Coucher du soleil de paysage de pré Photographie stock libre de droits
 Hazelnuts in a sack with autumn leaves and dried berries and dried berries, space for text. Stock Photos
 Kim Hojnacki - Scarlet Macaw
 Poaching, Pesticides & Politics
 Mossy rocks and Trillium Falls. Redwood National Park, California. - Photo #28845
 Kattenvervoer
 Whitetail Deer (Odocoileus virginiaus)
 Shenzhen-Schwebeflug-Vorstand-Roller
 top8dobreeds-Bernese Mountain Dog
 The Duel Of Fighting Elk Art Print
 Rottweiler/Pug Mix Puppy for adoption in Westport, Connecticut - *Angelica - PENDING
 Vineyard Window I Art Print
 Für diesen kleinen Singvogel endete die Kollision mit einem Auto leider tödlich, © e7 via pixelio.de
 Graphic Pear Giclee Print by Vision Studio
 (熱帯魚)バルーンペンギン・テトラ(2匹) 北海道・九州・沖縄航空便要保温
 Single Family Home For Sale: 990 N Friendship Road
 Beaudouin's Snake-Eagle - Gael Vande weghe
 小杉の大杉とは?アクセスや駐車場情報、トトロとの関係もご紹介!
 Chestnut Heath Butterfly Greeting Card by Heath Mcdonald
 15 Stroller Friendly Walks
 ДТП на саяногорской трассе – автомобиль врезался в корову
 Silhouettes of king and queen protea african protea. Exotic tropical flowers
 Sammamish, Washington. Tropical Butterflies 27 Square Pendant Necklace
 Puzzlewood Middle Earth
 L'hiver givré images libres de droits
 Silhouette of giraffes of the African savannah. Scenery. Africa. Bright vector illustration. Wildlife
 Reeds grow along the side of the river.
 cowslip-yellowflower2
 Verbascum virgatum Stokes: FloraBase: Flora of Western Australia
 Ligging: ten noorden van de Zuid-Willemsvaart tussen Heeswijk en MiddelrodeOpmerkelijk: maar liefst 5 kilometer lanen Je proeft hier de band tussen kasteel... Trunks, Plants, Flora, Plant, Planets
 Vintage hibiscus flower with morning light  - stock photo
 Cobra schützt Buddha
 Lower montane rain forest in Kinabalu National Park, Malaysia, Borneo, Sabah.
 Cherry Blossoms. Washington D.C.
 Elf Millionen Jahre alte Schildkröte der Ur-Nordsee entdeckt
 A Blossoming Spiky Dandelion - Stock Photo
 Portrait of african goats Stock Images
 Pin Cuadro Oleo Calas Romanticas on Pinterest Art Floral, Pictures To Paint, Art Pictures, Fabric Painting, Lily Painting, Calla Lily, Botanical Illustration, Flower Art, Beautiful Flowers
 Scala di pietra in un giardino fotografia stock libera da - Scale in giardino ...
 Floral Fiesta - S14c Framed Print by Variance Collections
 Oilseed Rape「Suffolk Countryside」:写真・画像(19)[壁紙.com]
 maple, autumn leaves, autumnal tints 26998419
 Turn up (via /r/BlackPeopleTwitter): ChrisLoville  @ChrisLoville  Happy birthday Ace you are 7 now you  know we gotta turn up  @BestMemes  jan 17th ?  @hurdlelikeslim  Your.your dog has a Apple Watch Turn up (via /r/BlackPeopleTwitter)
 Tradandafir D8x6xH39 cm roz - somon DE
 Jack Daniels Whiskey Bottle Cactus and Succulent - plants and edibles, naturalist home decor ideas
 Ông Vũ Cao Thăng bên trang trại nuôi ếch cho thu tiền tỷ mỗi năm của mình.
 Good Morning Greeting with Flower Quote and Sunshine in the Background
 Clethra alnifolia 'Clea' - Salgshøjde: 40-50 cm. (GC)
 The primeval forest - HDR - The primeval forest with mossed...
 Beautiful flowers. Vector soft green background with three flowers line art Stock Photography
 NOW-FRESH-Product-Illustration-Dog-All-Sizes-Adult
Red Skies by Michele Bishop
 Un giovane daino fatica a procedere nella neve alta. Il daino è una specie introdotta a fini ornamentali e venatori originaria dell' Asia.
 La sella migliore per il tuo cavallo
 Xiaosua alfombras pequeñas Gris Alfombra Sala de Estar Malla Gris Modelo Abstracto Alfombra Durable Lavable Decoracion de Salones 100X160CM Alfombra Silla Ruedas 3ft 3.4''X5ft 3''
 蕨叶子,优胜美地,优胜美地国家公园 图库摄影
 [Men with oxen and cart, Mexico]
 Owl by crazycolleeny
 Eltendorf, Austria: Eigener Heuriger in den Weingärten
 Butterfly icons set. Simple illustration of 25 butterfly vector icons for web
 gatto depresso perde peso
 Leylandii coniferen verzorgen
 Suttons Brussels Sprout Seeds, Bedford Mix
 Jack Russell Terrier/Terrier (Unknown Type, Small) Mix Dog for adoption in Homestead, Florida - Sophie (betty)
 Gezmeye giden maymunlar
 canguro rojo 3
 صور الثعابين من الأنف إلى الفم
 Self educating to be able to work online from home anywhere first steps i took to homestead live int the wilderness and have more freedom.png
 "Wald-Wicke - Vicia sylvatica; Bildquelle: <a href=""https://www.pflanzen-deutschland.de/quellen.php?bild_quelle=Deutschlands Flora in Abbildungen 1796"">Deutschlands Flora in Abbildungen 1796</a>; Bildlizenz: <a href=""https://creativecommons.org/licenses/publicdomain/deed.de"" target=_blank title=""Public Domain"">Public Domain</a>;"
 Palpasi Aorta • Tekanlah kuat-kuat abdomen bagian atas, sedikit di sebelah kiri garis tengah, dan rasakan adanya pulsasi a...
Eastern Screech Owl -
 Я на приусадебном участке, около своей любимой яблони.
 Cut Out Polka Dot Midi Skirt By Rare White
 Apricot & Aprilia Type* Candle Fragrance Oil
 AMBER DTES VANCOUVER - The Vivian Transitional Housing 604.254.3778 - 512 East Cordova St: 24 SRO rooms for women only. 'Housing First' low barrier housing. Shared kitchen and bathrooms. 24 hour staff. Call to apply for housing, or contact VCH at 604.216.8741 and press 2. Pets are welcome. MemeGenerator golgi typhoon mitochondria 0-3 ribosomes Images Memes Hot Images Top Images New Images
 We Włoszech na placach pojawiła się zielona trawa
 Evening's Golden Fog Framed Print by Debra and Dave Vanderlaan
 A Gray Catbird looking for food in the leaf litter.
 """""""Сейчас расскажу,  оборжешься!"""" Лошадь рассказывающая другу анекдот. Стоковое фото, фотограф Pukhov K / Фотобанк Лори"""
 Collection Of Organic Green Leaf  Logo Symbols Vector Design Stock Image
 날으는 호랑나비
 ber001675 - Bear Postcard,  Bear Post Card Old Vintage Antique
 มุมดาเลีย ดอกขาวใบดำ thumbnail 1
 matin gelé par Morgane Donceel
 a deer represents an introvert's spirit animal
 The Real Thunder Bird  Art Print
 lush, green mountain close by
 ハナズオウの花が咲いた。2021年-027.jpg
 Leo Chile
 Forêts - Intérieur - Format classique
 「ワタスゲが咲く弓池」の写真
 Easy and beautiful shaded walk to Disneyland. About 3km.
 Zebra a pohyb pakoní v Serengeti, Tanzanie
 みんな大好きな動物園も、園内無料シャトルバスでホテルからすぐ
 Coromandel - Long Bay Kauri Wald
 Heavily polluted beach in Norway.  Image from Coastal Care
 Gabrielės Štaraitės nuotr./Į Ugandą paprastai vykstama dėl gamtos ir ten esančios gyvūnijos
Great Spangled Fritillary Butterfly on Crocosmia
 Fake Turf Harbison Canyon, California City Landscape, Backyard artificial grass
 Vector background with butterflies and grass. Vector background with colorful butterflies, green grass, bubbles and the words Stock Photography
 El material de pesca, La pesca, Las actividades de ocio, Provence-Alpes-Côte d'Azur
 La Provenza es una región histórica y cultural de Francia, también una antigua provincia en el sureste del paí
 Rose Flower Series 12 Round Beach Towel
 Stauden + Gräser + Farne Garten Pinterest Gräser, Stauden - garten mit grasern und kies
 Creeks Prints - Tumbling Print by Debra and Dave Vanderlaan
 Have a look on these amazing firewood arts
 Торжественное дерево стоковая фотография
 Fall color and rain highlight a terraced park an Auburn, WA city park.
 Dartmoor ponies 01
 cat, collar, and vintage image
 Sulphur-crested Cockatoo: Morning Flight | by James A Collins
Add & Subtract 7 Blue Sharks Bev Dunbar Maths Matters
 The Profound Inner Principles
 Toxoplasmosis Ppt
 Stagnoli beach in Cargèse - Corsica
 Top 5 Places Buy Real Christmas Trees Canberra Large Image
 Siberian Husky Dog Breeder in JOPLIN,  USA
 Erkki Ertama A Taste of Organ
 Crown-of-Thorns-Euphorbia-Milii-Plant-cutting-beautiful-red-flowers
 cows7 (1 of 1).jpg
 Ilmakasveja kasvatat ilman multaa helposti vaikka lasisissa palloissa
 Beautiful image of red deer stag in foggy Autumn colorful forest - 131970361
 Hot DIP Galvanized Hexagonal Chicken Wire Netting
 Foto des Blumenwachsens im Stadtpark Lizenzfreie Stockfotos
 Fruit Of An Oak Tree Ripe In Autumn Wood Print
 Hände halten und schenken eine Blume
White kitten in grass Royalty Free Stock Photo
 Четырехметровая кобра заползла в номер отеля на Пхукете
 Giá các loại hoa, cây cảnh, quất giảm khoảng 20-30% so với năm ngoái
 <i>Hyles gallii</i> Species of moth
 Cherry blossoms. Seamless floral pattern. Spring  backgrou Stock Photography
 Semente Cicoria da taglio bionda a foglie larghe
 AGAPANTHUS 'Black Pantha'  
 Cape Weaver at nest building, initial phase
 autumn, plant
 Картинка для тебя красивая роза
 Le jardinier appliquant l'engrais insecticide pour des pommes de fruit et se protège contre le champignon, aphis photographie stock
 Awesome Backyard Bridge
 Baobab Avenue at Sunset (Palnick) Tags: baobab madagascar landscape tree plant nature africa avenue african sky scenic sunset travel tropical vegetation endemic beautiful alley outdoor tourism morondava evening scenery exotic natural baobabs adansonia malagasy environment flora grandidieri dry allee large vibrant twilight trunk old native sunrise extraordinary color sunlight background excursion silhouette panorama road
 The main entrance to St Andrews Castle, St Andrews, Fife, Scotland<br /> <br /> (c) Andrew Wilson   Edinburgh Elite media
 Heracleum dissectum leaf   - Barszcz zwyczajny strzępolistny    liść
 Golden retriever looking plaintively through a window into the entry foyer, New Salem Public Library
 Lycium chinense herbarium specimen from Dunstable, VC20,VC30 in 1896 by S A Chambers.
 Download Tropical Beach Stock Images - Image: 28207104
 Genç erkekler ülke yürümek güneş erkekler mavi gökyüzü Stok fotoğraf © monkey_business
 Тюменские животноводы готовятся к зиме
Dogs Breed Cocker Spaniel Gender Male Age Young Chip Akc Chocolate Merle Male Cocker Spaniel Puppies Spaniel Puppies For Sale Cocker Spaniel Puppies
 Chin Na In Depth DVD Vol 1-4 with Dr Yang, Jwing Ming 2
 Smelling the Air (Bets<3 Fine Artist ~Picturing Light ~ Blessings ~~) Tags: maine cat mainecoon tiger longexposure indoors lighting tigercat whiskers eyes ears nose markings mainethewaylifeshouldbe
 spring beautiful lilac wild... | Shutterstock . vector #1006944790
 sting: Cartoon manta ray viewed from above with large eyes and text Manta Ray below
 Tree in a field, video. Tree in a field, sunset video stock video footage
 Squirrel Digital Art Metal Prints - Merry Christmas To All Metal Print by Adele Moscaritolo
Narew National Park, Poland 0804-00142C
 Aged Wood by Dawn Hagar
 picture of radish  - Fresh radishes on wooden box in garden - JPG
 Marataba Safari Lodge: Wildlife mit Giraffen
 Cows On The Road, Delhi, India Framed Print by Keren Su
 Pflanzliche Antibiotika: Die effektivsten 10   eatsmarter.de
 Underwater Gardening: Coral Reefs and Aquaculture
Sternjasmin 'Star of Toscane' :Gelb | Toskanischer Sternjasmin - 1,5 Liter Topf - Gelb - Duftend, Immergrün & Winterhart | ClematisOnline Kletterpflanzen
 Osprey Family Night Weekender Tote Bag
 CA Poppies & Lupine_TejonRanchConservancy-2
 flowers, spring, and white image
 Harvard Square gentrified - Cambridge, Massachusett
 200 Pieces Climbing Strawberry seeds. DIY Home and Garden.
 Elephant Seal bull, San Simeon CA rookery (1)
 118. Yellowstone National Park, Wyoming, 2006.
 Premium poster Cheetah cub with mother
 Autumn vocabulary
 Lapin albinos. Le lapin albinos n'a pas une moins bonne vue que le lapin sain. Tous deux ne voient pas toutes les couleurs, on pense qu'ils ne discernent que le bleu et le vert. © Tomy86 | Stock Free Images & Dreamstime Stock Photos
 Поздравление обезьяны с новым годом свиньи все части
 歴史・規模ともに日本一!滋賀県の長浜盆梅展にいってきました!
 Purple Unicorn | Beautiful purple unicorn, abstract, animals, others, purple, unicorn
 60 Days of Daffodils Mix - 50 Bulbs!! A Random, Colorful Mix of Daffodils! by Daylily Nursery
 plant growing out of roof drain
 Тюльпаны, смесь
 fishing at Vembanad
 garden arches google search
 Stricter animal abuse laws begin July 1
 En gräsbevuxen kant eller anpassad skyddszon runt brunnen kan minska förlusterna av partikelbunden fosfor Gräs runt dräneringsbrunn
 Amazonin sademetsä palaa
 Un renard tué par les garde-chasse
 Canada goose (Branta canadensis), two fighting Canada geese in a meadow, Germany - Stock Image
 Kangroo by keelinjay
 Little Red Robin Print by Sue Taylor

..........

- [Task to carry out] Referring to the material above, set down exactly the lines between the line with "Beautiful image of" and the line with "Cherry blossoms. Seamless", inclusive, and no other lines.

- [Result]
 Beautiful image of red deer stag in foggy Autumn colorful forest - 131970361
 Hot DIP Galvanized Hexagonal Chicken Wire Netting
 Foto des Blumenwachsens im Stadtpark Lizenzfreie Stockfotos
 Fruit Of An Oak Tree Ripe In Autumn Wood Print
 Hände halten und schenken eine Blume
White kitten in grass Royalty Free Stock Photo
 Четырехметровая кобра заползла в номер отеля на Пхукете
 Giá các loại hoa, cây cảnh, quất giảm khoảng 20-30% so với năm ngoái
 <i>Hyles gallii</i> Species of moth
 Cherry blossoms. Seamless floral pattern. Spring  backgrou Stock Photography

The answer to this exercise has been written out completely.